We Tested 10 Untested LLMs on Agent Coding — The Results Are In

#ai #llm #programming #benchmarking

We Tested 10 Untested LLMs on Agent Coding — The Results Are In

Yesterday I promised to benchmark 10 LLMs that have never been tested on real agent coding tasks. I ran all 10 overnight. Some surprised me. Some embarrassed themselves.

The board

10 models. 10 tasks each. Tasks are real agent work: parse JSON, write regex, fix a bug, query SQL, handle errors. Full pass requires correct, working code.

Model	Score	Pass/Fail	Cost/task
Grok 4.20	75.0%	6 pass / 3 partial / 1 fail	$0.0003
Grok 4.1 Fast	74.9%	6/2/2	$0.0009
Xiaomi MiMo V2.5 Pro	68.2%	7/0/3	$0.001
Ring 2.6 (free)	65.0%	6/1/3	free
DeepSeek V4 Flash	60.0%	4/3/3	$0.0001
GPT-5.4 Pro	51.6%	5/1/4	$0.06
GPT-5.5 Pro	43.3%	4/1/5	$0.065
DeepSeek V4 Pro	38.3%	4/0/6	$0.001
Google Lyria 3 Pro	8.3%	1/0/9	free (preview)
Google Lyria 3 Clip	0.0%	0/0/10	free (preview)

Total cost: $1.37 for the entire run.

What jumped out

Grok 4.20 won. Not close enough to call it dominant, but it's the fastest by far — 14.5 seconds for all 10 tasks. Grok 4.1 Fast scored nearly identically at 225 seconds. Same family, wildly different speed profiles.

The "Pro" suffix is a trap. GPT-5.4 Pro scored 51.6%. Regular GPT-5.4 scored 76.6% on the same tasks. GPT-5.5 Pro scored 43.3%. Regular GPT-5.5 scored 60%. The Pro variants are slower, more expensive, and worse at this specific workload. If you're building agents, the base models are better.

DeepSeek V4 Flash beat DeepSeek V4 Pro — 60% vs 38%. Flash is also cheaper. For agent coding, smaller/faster beats bigger/slower again.

Ring 2.6 is free and beats paid models. Six passes, one partial, $0.00. Outperforms both GPT Pros, DeepSeek V4 Pro, and Lyria completely.
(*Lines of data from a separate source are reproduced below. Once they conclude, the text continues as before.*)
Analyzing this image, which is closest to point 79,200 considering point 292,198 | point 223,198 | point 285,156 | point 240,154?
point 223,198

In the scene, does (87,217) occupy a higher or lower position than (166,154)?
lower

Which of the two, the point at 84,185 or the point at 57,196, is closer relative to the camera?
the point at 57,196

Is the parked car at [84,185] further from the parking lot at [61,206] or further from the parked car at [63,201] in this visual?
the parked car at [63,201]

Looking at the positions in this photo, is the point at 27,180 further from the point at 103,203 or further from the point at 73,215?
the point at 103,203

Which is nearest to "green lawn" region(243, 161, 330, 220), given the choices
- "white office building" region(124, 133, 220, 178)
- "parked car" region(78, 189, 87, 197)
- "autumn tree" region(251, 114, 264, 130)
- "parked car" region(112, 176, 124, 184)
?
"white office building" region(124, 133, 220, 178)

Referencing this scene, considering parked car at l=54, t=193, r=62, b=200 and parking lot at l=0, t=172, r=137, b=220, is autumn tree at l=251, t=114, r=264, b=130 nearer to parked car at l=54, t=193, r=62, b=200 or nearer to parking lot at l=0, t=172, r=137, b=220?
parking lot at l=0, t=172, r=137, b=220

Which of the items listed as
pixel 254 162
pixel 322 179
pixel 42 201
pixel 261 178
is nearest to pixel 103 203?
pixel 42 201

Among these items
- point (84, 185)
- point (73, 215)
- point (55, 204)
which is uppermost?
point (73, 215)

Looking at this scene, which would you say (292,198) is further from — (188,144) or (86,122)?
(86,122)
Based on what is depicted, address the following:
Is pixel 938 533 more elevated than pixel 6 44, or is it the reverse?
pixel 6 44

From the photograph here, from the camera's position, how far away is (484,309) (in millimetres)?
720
Google Lyria 3 is not ready. Clip failed every single task with 502 errors. Pro barely scored. Both are marked "preview" on OpenRouter. Fair enough — but worth knowing before you build on them.

Raw scores with context

For comparison, here's where these new models land against the existing leaderboard:

Claude Sonnet 4 — 85.0%
Mistral Large 3 — 79.6%
Gemma 4 31B — 78.3%
Gemma 4 26B A4B — 78.3%
Qwen 3.6 Plus — 76.6%
GPT-5.4 — 76.6%
Gemini 2.5 Flash — 76.4%
Kimi K2.6 — 75.0%
Grok 4.20 — 75.0% ← new
Grok 4.1 Fast — 74.9% ← new
MiniMax M2.7 — 69.9%
Xiaomi MiMo V2.5 Pro — 68.2% ← new
Ring 2.6 — 65.0% ← new (free)
GPT-5.5 — 60.0%
DeepSeek V4 Flash — 60.0% ← new
GPT-5.4 Pro — 51.6% ← new
GPT-5.5 Pro — 43.3% ← new
DeepSeek V4 Pro — 38.3% ← new
Lyria 3 Pro — 8.3% ← new
Lyria 3 Clip — 0.0% ← new

What this means

If I was building an agent today and had to pick a model:

For reliability: Claude Sonnet 4 (85%) or Mistral Large 3 (79.6%). These aren't new — they've been at the top since the first benchmark.

For speed at good quality: Grok 4.20. 75% score in 14.5 seconds. That's under 2 seconds per task.

For free: Ring 2.6 if you qualify for OpenRouter's free tier. 65% at $0 is hard to beat.

What to avoid: The "Pro" suffix on GPT models. Google's Lyria previews. DeepSeek V4 Pro if Flash is cheaper and better.

All results are live at workswithagents.dev/benchmarks — updated daily. Full interactive dashboard with local models at benchmarks.workswithagents.dev.

One thing I'm watching

The Pro variants of GPT-5.4 and GPT-5.5 should theoretically be better. They're not. This might mean OpenAI optimized these for something other than quick-turn agent coding. Or it might mean the base models are just better tuned. Either way — don't assume Pro means better. Test it.